案の定、肩が跳ねたサユキに言葉を続ける。
「ヒナは絡む、お前は寝る、起きたと思や看板猫と世間話だ。手の焼ける奴等だと思っちゃいたが……まァ、悪くは無かった」
上の都合で祭り上げられたガキは、その実可愛げの有る素朴な女だった。
本心だ。こうして住まわせる程度には──
「…………生きたくない…………」
泣き出したサユキが、とうとう本音を吐く。
「ッ私は、時価だって。珍種だから、時価だって……!!」
「ッ!?」
“何故”
“何で”
“どうして”
“動物の言葉が解る?”
そんな事、私が誰より知りたくて。
『それは見聞色の覇気だ。君、おれと来てくれ』
ただ一人、答えをくれた人間は、結局私を裏切った。
……その“少将”の元、一点集中。
敏感で疲れやすく、筋肉が付かない体質だと軍医に診断された私は、事務と並行して最小限の動きで躱す訓練を積む内に、一定の攻撃は回避出来る様になった。

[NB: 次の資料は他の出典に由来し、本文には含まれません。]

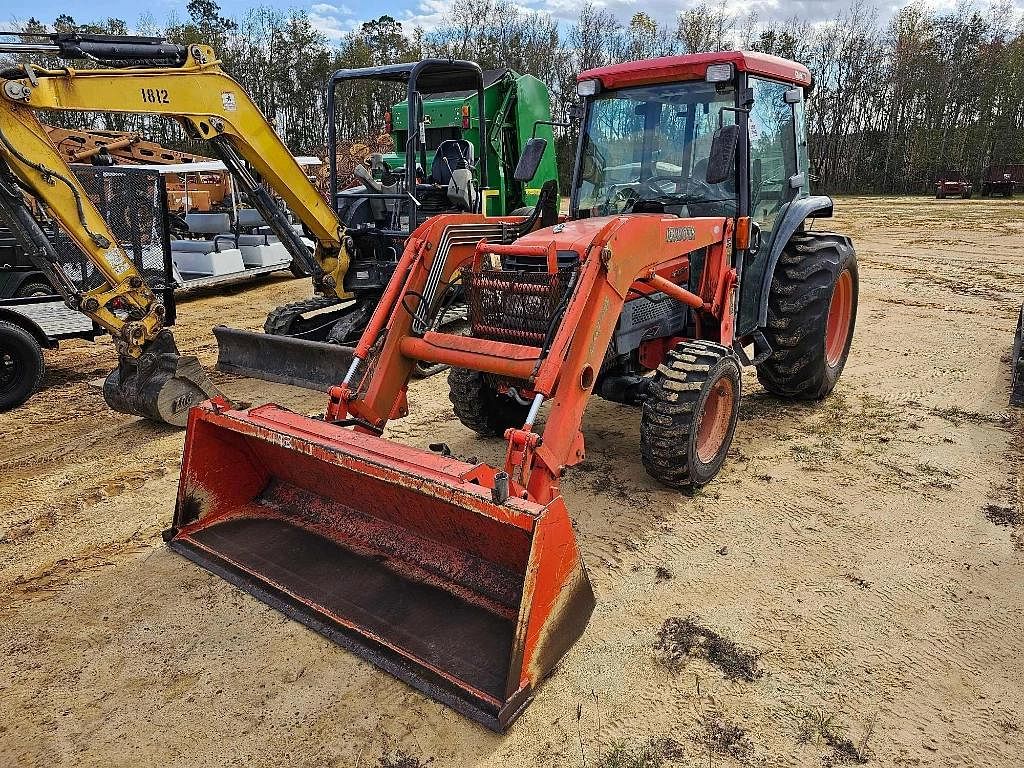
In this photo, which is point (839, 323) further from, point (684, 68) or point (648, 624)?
point (648, 624)

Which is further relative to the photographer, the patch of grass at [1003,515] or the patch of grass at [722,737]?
the patch of grass at [1003,515]

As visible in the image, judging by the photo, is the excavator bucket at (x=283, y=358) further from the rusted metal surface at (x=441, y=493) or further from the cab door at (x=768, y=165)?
the cab door at (x=768, y=165)

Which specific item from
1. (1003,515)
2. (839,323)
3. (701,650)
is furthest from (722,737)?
(839,323)

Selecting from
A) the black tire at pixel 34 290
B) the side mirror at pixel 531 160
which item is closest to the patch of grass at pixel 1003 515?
the side mirror at pixel 531 160

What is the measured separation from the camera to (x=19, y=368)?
6.19m

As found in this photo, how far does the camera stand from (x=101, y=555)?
143 inches

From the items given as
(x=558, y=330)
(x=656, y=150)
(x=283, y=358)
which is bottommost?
(x=283, y=358)

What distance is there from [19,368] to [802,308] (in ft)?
21.1

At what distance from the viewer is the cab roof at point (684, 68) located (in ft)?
13.9

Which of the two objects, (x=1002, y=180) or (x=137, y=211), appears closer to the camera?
(x=137, y=211)

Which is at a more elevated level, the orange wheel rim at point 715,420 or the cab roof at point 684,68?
the cab roof at point 684,68

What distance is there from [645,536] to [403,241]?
4.47 metres

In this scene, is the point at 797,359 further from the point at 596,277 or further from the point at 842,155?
the point at 842,155

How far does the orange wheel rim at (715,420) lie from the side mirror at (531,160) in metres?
1.71
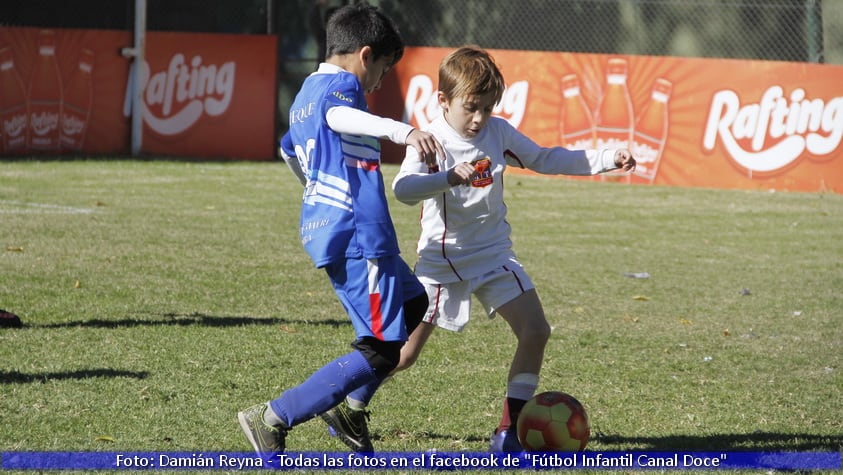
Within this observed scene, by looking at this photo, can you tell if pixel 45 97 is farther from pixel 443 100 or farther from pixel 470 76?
pixel 470 76

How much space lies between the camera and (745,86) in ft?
56.9

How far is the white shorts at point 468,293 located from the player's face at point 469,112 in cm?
57

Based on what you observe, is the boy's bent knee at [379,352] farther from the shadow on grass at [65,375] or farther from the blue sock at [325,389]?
the shadow on grass at [65,375]

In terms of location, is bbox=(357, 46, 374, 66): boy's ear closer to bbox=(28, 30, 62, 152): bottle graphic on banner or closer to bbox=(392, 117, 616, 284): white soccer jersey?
bbox=(392, 117, 616, 284): white soccer jersey

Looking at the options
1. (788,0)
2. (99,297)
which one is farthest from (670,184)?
(99,297)

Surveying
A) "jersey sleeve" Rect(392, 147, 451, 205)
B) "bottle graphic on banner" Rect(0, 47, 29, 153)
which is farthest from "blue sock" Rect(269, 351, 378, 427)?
"bottle graphic on banner" Rect(0, 47, 29, 153)

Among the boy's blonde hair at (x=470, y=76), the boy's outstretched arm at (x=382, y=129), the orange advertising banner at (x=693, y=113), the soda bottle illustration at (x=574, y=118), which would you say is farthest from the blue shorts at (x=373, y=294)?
the soda bottle illustration at (x=574, y=118)

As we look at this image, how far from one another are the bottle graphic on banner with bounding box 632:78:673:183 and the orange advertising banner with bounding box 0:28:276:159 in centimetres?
659

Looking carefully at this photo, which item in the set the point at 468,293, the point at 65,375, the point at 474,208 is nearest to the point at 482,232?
the point at 474,208

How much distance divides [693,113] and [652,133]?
678 millimetres

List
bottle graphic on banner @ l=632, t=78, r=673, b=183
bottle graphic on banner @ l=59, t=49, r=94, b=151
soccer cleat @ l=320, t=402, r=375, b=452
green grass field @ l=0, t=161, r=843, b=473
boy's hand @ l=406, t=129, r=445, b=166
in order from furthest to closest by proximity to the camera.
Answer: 1. bottle graphic on banner @ l=59, t=49, r=94, b=151
2. bottle graphic on banner @ l=632, t=78, r=673, b=183
3. green grass field @ l=0, t=161, r=843, b=473
4. soccer cleat @ l=320, t=402, r=375, b=452
5. boy's hand @ l=406, t=129, r=445, b=166

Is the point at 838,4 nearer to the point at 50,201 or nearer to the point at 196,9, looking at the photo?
the point at 196,9

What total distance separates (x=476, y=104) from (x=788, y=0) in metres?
19.5

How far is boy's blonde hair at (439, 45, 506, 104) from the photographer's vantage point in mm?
4641
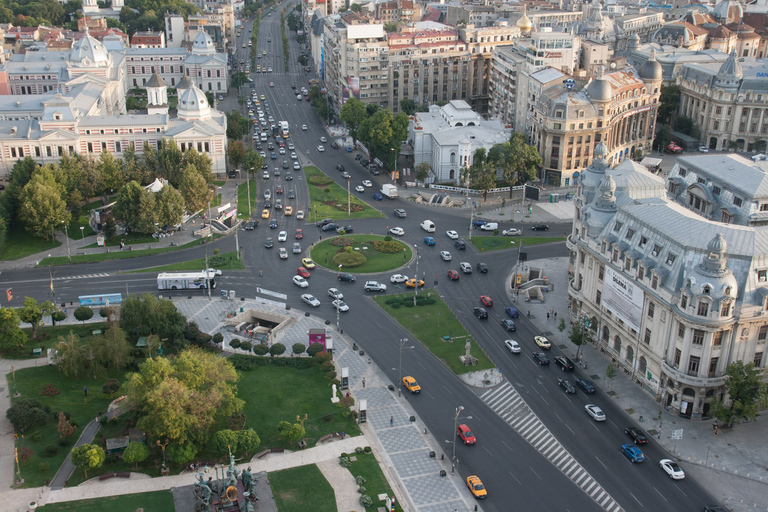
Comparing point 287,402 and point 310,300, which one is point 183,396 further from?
point 310,300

緊急脱出の術も習得したものの、流石に万能とは行かず。
或る時。
私を
職業安定所へ売り飛ばそうと、奇襲を仕掛けた悪党が居た。
暴力に物を言わせ、海賊らしい穢れた魂胆で一攫千金を狙うそれらは余りにも数が多く、巻けども巻けども追って来る。
終わりだ。
押し寄せる魔の手に死を覚悟した瞬間、友鳥の大群が降り注ぐ様に私を守った。
次々と敵の目を潰し、抉り啄む野生。
毟られた黒い羽根がそこかしこに舞っても尚、猛攻は止む事無く。
噴き出し撒き散らされた血溜まり、阿鼻叫喚の中。
のたうち回る犯罪者達にやっと駆け付けた部隊は、肩に留まった“幼馴染”と仲間達、そして私へ揃って異様な目を向けた。
……何、その目。
皆、私の事情を知って居ながら。
普段あれだけ褒めそやし、興味津々な笑顔を見せ、有事の際には必ず守るなどと嘯いて置きながら。
いざ肝心の窮地には、間に合いもしなかった癖に。
“何だアイツ等。同じ人間の癖に。意外と旨かったしよ、あの目も全部潰してやろうカァ?”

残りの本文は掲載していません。